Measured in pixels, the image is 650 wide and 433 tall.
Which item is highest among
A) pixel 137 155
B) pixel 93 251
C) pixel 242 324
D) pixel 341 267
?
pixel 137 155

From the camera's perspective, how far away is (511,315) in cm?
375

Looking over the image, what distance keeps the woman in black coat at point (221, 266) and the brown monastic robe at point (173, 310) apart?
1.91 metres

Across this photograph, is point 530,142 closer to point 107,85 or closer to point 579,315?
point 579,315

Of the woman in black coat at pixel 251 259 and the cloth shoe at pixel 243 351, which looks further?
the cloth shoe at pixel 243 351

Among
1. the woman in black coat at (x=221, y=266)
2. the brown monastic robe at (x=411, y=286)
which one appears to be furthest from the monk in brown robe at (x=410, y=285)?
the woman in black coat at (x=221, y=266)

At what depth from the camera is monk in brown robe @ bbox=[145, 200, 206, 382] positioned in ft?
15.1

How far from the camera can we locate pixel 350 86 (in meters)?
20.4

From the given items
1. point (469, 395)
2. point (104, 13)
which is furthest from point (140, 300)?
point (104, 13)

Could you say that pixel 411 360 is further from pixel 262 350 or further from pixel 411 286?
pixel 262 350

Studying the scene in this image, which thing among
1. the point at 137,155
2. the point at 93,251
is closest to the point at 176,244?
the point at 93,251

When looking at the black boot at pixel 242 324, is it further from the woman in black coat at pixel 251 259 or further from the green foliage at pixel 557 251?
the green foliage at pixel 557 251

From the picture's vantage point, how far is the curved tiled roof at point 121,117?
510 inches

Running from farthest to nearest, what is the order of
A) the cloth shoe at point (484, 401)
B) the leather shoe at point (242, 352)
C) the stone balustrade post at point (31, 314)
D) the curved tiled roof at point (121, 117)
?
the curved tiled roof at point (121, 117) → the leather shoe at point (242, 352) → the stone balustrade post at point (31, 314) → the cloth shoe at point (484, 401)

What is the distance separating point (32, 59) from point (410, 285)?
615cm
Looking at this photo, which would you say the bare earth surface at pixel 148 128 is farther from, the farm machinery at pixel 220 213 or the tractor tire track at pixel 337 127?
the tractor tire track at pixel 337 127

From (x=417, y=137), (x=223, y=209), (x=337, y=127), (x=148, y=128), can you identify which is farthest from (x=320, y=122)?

════════

### Job
Every line of the data above should be reproduced word for word.

### Task response
Measured in pixels, the image is 650 wide and 433 tall.
Which item is highest among
A) pixel 137 155
B) pixel 93 251
C) pixel 242 324
D) pixel 341 267
?
pixel 137 155

From the camera's perspective, how far away is (511,315) in cm?
375

Looking over the image, what distance keeps the woman in black coat at point (221, 266) and the brown monastic robe at point (173, 310) apart?
1.91 metres

Across this photograph, is point 530,142 closer to point 107,85 or closer to point 579,315?
point 579,315

Of the woman in black coat at pixel 251 259 and the cloth shoe at pixel 243 351, which looks further?
the cloth shoe at pixel 243 351

Among
1. the woman in black coat at (x=221, y=266)
2. the brown monastic robe at (x=411, y=286)
which one appears to be furthest from the monk in brown robe at (x=410, y=285)?
the woman in black coat at (x=221, y=266)

At what depth from the camera is monk in brown robe @ bbox=[145, 200, 206, 382] positioned in ft?
15.1

How far from the camera can we locate pixel 350 86 (in meters)?
20.4

From the given items
1. point (469, 395)
2. point (104, 13)
which is furthest from point (140, 300)?
point (104, 13)

Could you say that pixel 411 360 is further from pixel 262 350 or further from pixel 411 286?
pixel 262 350

Studying the scene in this image, which thing among
1. the point at 137,155
2. the point at 93,251
is closest to the point at 176,244?
the point at 93,251

When looking at the black boot at pixel 242 324, is it further from the woman in black coat at pixel 251 259 or further from the green foliage at pixel 557 251?
the green foliage at pixel 557 251

From the picture's vantage point, how far is the curved tiled roof at point 121,117?
510 inches

Running from farthest to nearest, what is the order of
A) the cloth shoe at point (484, 401)
B) the leather shoe at point (242, 352)
C) the stone balustrade post at point (31, 314)
D) the curved tiled roof at point (121, 117)
?
the curved tiled roof at point (121, 117) → the leather shoe at point (242, 352) → the stone balustrade post at point (31, 314) → the cloth shoe at point (484, 401)

What is the distance separating point (32, 59) from point (410, 285)?
615cm
Looking at this photo, which would you say the bare earth surface at pixel 148 128 is farther from, the farm machinery at pixel 220 213 or the tractor tire track at pixel 337 127?
the tractor tire track at pixel 337 127

From (x=417, y=137), (x=223, y=209), (x=337, y=127), (x=148, y=128), can you identify which is farthest from (x=320, y=122)?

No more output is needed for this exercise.